Garcia is interested in the match also because of his association with Russia as he lived three years in the former Soviet Union in the 1980s when his father was completing his doctorate in Applied Mathematics at Moscow University.
Garcia is a unique case in a group of 20-odd journalists as chess is not big in his country. There are around 30 journalists from abroad, excluding commentators and players (current or former) who are covering this event besides the local German scribes.
Going Down Under
The Bonn subway is not an ideal venue to discuss the future of the print media, especially after a five-hour game of chess. But the matter did come up as Ian Rogers, Australia's first Grandmaster, expressed concerns over journalists covering the ongoing World Championship from the comforts of their home via the Internet.
“I find this a very strange situation that journalists from top newspapers from all over the world covering this match via the Internet,” said Rogers who is writing for an Australian political newspaper.
Rogers used to write for some leading newspapers in Australia but this time they showed no interest in publishing columns by their best-ever chess player that too in a match that has attracted so much attention worldwide. That’s because newspapers have decided to concentrate more on their web editions even, he said, laying off journalists working for newspapers.
Three is company
There is one thing unique about the Old Town of Bonn. Houses here have only three windows per floor. Row after row you will see houses painted differently but similar in architecture and with three windows. The houses even look similar from inside.
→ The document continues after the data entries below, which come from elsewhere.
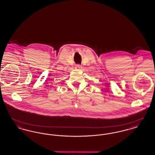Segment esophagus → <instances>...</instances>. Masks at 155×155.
<instances>
[{
    "instance_id": "34e87169",
    "label": "esophagus",
    "mask_w": 155,
    "mask_h": 155,
    "mask_svg": "<svg viewBox=\"0 0 155 155\" xmlns=\"http://www.w3.org/2000/svg\"><path fill=\"white\" fill-rule=\"evenodd\" d=\"M75 68H76L77 69H78V70H80V69L82 68V66H80V65H79V64H78V65H77V66H76Z\"/></svg>"
}]
</instances>
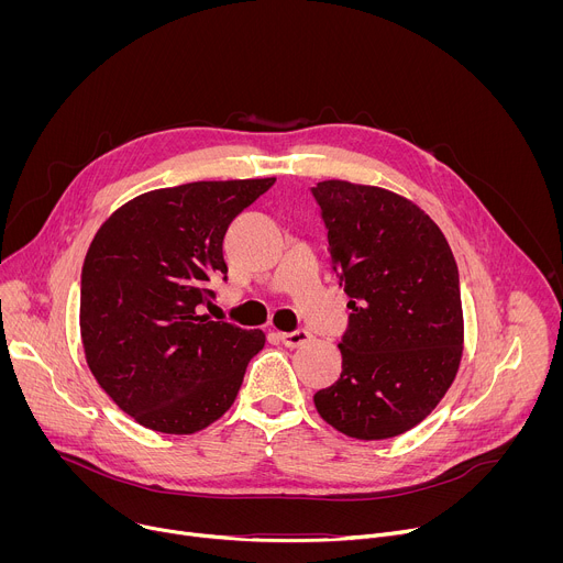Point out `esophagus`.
Listing matches in <instances>:
<instances>
[{
    "label": "esophagus",
    "mask_w": 563,
    "mask_h": 563,
    "mask_svg": "<svg viewBox=\"0 0 563 563\" xmlns=\"http://www.w3.org/2000/svg\"><path fill=\"white\" fill-rule=\"evenodd\" d=\"M309 332L307 330H296V332H283L280 334V341H283V345L285 347H289V350H294V347H300V345H305V343H309Z\"/></svg>",
    "instance_id": "obj_1"
}]
</instances>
There is an interesting reason for this. Towards the end of the 18th century, a large number of retired people came from other parts of Germany and settled in Bonn because of the weather. This triggered a housing boom in Bonn and seeing that the Electorate of Cologne, who was the ruler of the region, imposed a tax on people having more than three windows in their houses. So, to avoid the extra tax people built only three windows in their houses.